## Work item
Take the material below and extract the lines from the one with "Jarra de 1 litro" through the one with "Pressefoto Fabio de Masi (cropped).jpg", word for word, without pictures.

## Supplied material
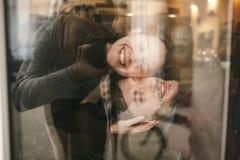 Pares do vintage A menina beija seu noivo de cima de Sho do café Imagem de Stock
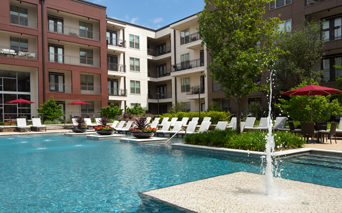 Strata Apartments - Resort style swimming pool - M Streets Apartments Dallas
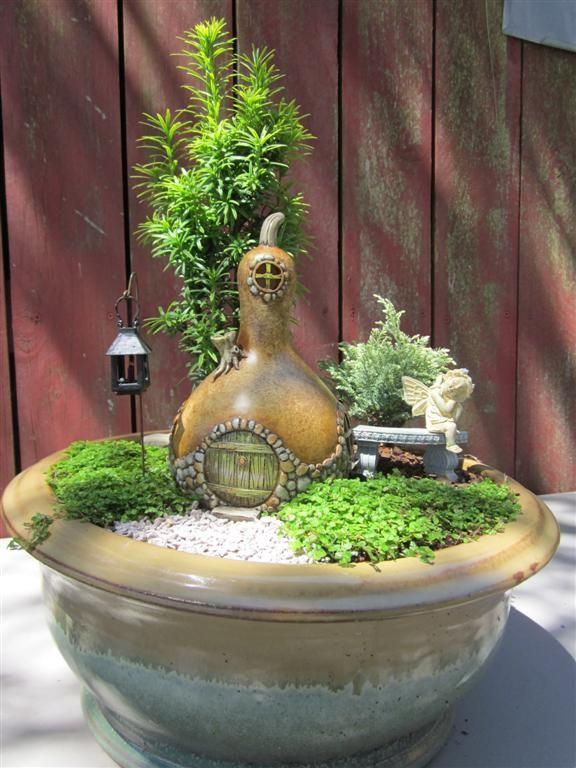 Mini jardim com casa feita com cabaça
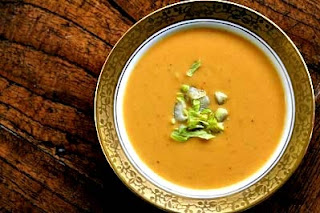 Easy and Delicious Creamy Sweet Potato Soup Recipe by Makeeze Recipes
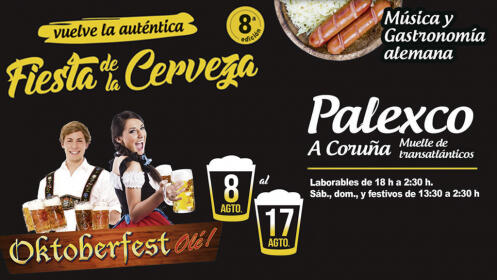 Jarra de 1 litro de cerveza alemana y plato de salchicha tradicional, puré de patatas y chucrut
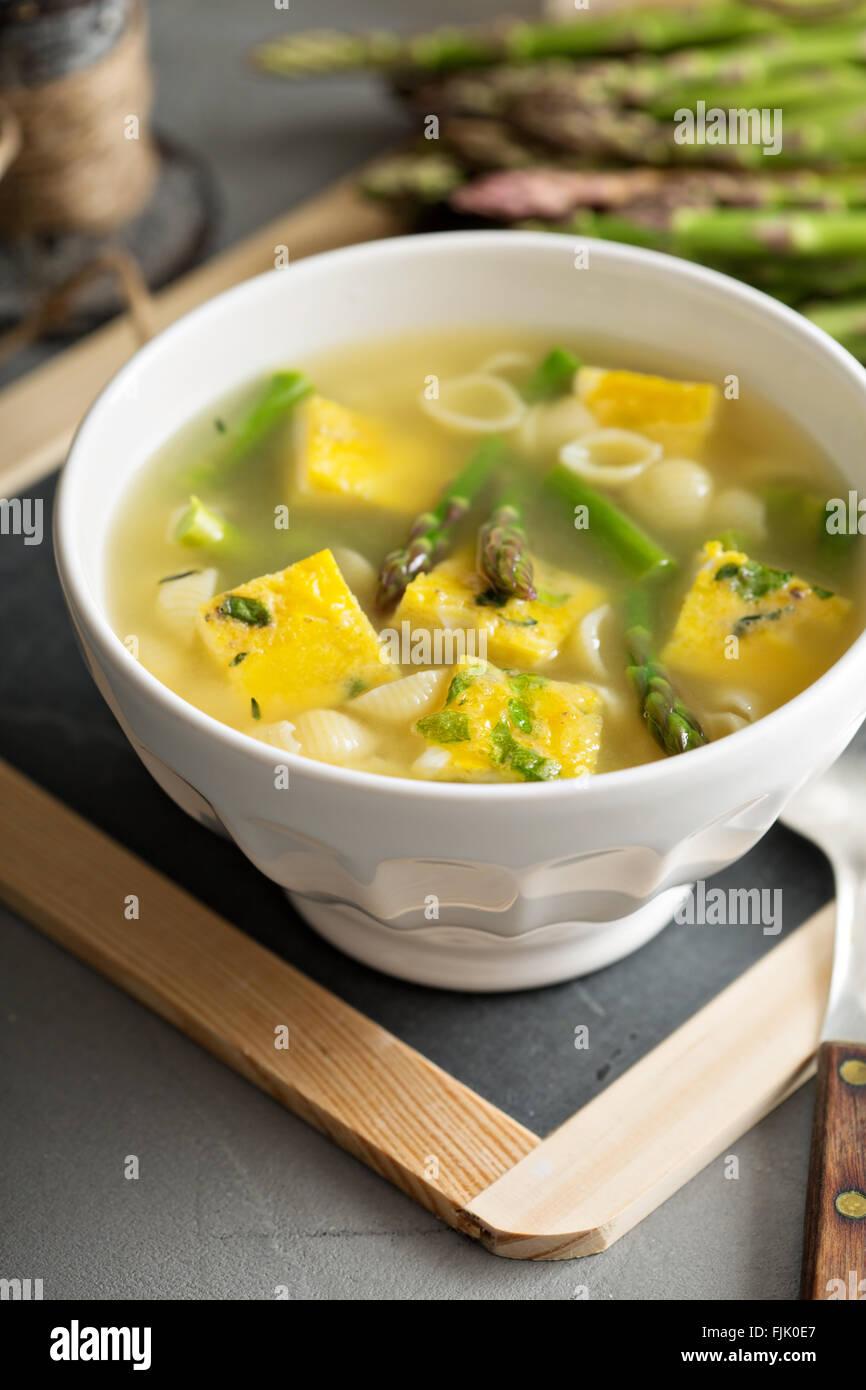 Hausgemachte Spargel-Frittata-Suppe Stockfoto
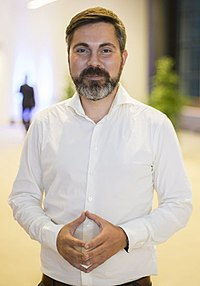 Pressefoto Fabio de Masi (cropped).jpg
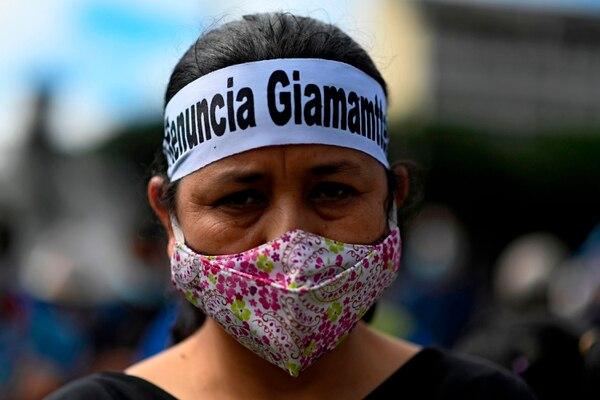 Una mujer con una diadema que dice 'renuncia Giammattei', refiriéndose al presidente guatemalteco Alejandro Giammattei, participa en una protesta en su contra en la ciudad de Guatemala. Foto: AFP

## Response area
 Jarra de 1 litro de cerveza alemana y plato de salchicha tradicional, puré de patatas y chucrut
 Hausgemachte Spargel-Frittata-Suppe Stockfoto
 Pressefoto Fabio de Masi (cropped).jpg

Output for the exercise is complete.